O encontro também reservou momentos para revelar iniciativas exitosas de gestão, como os Planos de Gestão Territorial e Ambiental das comunidades quilombolas do Jalapão (TO) (veja aqui) e os Protocolos de Consulta elaborados por territórios no Pará; também foram apresentados os resultados de cinco projetos financiados por um edital lançado pelo MMA em 2016. Segundo o documento, a gestão territorial e ambiental quilombola tem como objetivo proteger, conservar e manejar de forma sustentável os recursos naturais dos territórios quilombolas, promovendo também sua valorização cultural - independente da situação fundiária em que se encontrem. “Fazer a gestão territorial e ambiental é a gente proteger nossos territórios para nossos filhos e nossos netos”, resume Denildo Rodrigues de Moraes, o Biko, da Conaq.
Para Adriana Ramos, coordenadora do Programa de Política e Direito Socioambiental (PPDS) do ISA, “foi uma lufada de ar fresco poder discutir o futuro da gestão territorial nesse cenário que vive o país hoje”. Ela destaca a quantidade de iniciativas que já têm sido desenvolvidas pelas comunidades e reitera que, independente do cenário político que venha se desenhar no país com as eleições, as comunidades quilombolas demonstram maturidade para dar seguimento à essa construção.

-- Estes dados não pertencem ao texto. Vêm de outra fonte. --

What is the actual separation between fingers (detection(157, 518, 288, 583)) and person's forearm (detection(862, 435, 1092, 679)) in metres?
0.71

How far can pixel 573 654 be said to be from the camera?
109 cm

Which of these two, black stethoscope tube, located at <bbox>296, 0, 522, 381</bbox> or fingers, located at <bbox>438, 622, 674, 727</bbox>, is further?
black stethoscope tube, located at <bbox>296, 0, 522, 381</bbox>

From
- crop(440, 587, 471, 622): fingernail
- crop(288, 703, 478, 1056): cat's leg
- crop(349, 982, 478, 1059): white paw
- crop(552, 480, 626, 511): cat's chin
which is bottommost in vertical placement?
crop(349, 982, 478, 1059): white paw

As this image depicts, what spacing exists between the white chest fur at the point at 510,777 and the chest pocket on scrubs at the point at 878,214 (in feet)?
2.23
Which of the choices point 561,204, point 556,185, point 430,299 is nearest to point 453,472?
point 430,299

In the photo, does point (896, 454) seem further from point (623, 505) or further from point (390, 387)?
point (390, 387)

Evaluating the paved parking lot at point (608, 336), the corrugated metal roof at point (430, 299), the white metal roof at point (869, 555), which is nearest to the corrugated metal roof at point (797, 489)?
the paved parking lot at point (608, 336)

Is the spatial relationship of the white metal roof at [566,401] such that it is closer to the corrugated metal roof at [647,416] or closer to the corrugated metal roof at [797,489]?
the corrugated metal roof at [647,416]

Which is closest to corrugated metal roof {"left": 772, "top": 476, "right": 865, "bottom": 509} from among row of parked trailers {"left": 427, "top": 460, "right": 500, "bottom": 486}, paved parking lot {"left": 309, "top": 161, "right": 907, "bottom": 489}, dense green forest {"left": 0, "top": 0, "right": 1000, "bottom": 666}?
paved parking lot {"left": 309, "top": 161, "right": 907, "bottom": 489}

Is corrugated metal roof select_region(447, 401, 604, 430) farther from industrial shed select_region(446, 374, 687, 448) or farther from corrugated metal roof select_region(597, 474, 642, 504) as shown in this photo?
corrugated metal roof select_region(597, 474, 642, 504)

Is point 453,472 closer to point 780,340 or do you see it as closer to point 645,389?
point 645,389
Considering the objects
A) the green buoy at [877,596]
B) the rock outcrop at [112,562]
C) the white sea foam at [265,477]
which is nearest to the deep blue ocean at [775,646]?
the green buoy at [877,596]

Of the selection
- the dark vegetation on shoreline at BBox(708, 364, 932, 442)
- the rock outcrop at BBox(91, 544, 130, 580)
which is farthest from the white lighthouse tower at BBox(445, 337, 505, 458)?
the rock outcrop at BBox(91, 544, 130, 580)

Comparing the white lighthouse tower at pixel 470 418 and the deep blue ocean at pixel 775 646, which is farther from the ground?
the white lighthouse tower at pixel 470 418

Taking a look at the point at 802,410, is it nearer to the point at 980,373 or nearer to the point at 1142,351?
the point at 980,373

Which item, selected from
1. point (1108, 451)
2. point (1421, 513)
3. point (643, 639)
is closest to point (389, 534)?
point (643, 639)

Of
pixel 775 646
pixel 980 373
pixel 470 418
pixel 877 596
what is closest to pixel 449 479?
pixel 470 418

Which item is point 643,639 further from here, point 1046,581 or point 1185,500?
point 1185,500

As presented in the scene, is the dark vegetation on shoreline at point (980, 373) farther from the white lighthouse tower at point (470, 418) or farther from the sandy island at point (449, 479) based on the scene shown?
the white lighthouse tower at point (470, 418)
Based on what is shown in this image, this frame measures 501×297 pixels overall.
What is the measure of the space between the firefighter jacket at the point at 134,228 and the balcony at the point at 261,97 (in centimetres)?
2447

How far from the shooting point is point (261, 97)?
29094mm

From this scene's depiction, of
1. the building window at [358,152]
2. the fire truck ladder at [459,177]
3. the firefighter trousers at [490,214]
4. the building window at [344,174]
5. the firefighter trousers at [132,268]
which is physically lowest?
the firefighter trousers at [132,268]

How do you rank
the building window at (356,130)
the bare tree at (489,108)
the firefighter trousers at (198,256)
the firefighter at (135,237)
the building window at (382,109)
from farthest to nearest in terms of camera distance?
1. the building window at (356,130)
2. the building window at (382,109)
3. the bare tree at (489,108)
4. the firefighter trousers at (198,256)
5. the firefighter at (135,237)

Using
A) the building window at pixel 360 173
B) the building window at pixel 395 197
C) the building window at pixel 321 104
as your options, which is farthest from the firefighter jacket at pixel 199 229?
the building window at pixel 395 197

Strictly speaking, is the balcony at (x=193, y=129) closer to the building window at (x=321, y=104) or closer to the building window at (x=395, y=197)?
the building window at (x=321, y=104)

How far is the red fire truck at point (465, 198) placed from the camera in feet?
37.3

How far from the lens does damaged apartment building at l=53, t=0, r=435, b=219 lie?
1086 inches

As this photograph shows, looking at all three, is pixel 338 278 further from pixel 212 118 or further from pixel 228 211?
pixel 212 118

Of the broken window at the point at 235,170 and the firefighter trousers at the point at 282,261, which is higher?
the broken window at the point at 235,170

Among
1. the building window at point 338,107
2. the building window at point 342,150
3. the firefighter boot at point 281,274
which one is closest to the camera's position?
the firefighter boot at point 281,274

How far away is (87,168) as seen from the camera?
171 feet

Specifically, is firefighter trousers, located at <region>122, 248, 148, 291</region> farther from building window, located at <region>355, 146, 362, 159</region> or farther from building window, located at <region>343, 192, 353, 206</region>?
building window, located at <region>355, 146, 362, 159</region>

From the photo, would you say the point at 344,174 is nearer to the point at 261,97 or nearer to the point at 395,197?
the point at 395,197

As atividades também contaram com a participação de representantes da Universidade de Brasília (UnB), do Instituto Chico Mendes de Conservação da Biodiversidade (ICMBio), do Serviço Florestal Brasileiro (SFB), do Instituto Nacional de Colonização e Reforma Agrária (Incra), da Fundação Cultural Palmares (FCP) e da Secretaria Especial de Políticas Públicas e Igualdade Racial (Seppir) – e foram financiadas pelo Programa das Nações Unidas para o Desenvolvimento (PNUD).
Saindo do papel
Um dos problemas discutidos foi a sobreposição com Unidades de Conservação, em que, não raro, o reconhecimento de quilombos enfrenta oposição dos próprios órgãos ambientais. Atualmente existem 60 Unidades de Conservação federais e estaduais sobrepostas a territórios quilombolas, segundo levantamento feito pelo ISA em 2018.
É o caso de duas comunidades de Oriximiná, no Pará, que, após décadas de luta, comemoram a publicação das portarias de reconhecimento e declaração de seus territórios pelo Incra no dia 19 de julho e a assinatura de um acordo de gestão compartilhada com o MMA e o ICMBio das áreas sobrepostas por duas UCs de proteção integral: a Reserva Biológica (Rebio) do Rio Trombetas e a Floresta Nacional (Flona) Saracá-Taquera. “Desde a década de 1980 que a gente vem lutando pela liberdade e a gestão dos nossos territórios. A gente precisa ter ele em mãos para determinarmos e mandarmos no que é nosso. Para nós é uma grande vitória”, conta Ari Carlos Printes, da Associação Mãe Domingas do Alto Trombetas.
Seu Dileudo, da Federação das Organizações Quilombolas de Santarém (FOQS), fechou sua participação no evento compartilhando a angústia de viver em um país em que muitas leis são criadas e poucas são cumpridas - especialmente quando se trata dos direitos dos negros. “Hoje nós estamos aqui fazendo documento para virar lei. É uma forma que a gente vai alimentando essa esperança e vai entrando governo, vai saindo governo, e nada é feito. Nós estamos pedindo aquilo que de direito é nosso”, protestou.
Todas as oficinas territoriais contaram com a participação de representantes indígenas, que compartilharam com as comunidades quilombolas a experiência de dez anos de construção da Política Nacional de Gestão Ambiental e Territorial de Terras Indígenas (PNGATI), criada por decreto em 2012, mas sem orçamento próprio para ser implementada. Uma das preocupações com o modelo de financiamento da política quilombola é que ela não sofra do mesmo problema.
Ouvir dos indígenas como a PNGATI tem ou não saído do papel foi essencial, avalia Kátia Penha, para quem só a mobilização das comunidades fará com que a nova política se efetive: “Não pensemos nós que vamos sair daqui hoje com isso; não vai sair. A gente está num momento de fragilidade política. A gente não está iludido, não. A gente está com muito pé no chão”.